And it was such a relief to get to a place where, as Dylan said, “I can follow the path, I can read the signs, I can stay right with it as the road unwinds.”

It would be nice-but maybe too much to ask-to keep that feeling

I’ll close with a quote from a book of true survival stories (it’s shown up here before): “what saves a man [sic] is to take a step. Then another step. It is always the same step, but you have to take it.”

October 28, 2018

Camino magic 


People who hike the Appalachian Trail or the Long Trail in Vermont often talk about trail magic. I believe in it though I’ve not experienced it there.
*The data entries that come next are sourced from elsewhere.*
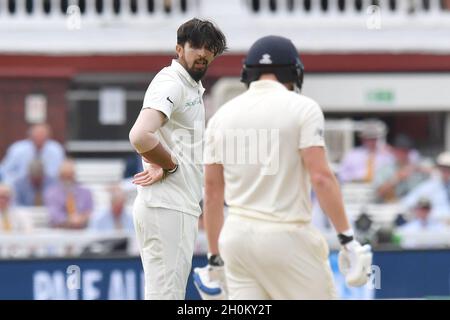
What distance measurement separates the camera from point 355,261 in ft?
25.7

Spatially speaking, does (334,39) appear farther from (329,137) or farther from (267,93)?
(267,93)

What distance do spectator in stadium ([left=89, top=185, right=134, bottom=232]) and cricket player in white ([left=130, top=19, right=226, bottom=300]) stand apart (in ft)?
23.8

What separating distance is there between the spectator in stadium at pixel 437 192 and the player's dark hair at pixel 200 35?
340 inches

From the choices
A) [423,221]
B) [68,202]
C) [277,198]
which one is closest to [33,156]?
[68,202]

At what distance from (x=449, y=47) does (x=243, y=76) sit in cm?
1274

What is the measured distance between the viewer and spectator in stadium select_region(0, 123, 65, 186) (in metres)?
16.9

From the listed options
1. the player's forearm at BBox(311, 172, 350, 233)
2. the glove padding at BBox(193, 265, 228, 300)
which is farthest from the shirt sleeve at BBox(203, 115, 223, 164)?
the glove padding at BBox(193, 265, 228, 300)

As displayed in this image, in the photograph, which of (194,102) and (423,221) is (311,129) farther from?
(423,221)

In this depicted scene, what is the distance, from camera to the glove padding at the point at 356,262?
781cm

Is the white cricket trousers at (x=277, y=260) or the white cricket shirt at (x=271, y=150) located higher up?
the white cricket shirt at (x=271, y=150)

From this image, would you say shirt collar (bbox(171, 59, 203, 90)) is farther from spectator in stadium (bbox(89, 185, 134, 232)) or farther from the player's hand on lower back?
spectator in stadium (bbox(89, 185, 134, 232))

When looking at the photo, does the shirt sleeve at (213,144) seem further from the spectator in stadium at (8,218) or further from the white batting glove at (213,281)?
the spectator in stadium at (8,218)


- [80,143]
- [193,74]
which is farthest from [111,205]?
[193,74]

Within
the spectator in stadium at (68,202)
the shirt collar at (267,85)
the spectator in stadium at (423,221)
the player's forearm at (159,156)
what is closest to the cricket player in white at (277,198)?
the shirt collar at (267,85)
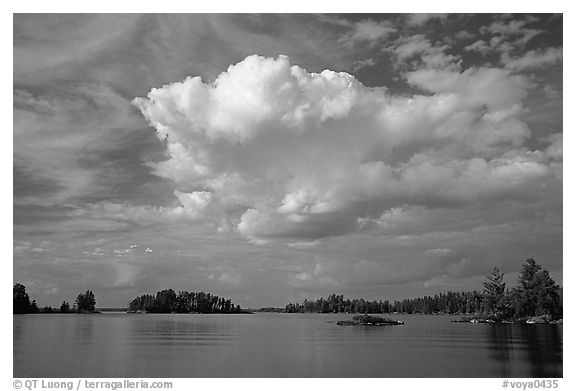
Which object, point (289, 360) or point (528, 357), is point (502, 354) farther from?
point (289, 360)

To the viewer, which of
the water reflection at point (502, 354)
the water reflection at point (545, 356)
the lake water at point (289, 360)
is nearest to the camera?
the water reflection at point (545, 356)

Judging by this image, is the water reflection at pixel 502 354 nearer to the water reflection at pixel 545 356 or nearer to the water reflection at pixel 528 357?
the water reflection at pixel 528 357

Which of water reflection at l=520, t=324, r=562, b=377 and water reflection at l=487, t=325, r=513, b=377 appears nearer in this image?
water reflection at l=520, t=324, r=562, b=377

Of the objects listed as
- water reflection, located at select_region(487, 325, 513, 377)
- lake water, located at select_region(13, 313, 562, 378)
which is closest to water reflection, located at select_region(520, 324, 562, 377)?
lake water, located at select_region(13, 313, 562, 378)

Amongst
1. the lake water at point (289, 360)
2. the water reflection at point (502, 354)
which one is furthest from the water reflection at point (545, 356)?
the water reflection at point (502, 354)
I have had more than my share of Camino magic over the last month.

A recent example is what I originally called “the little albergue of horrors.”

I had been walking 18 miles or so and was soooo done when I came to a bar/restaurant that advertised itself as the last food or drink for 15 kilometers. And 15 k more just wasn’t going to happen that day. They also had an albergue or hostel off site

I was relieved to find my walking friend had already checked in. I did the same but had to wait for a ride to the albergue, a confusing distance away.

When I first got there, things seemed pretty crappy. There were six strangers from six countries (Canada , Germany, Switzerland, Australia, Israel and the USA) in a tiny room crowded with all kinds of gear.

Nothing electrical beyond lights seemed to work, including WiFi. The shower seemed designed to spread water as far as possible.

We were told we’d be picked up for dinner by 6:30 but no one came till nearly seven. Then an absurd number of us had to fit into the car like circus clowns in a VW beetle. For dinner, we were crowded around two small tables.

It seemed awkward at first but then over dinner—yes, and wine and such—we bonded into a tight little community.

Deep conversations happened fast and were continued over the next few hours and days as the miles went by. I have a feeling I’m going to stay in touch.

The Little Albergue of Horrors turned out to be the Little Albergue from Heaven.

I suspect the difference between hell and heaven has more to do with how the inhabitants treat each other than external circumstances.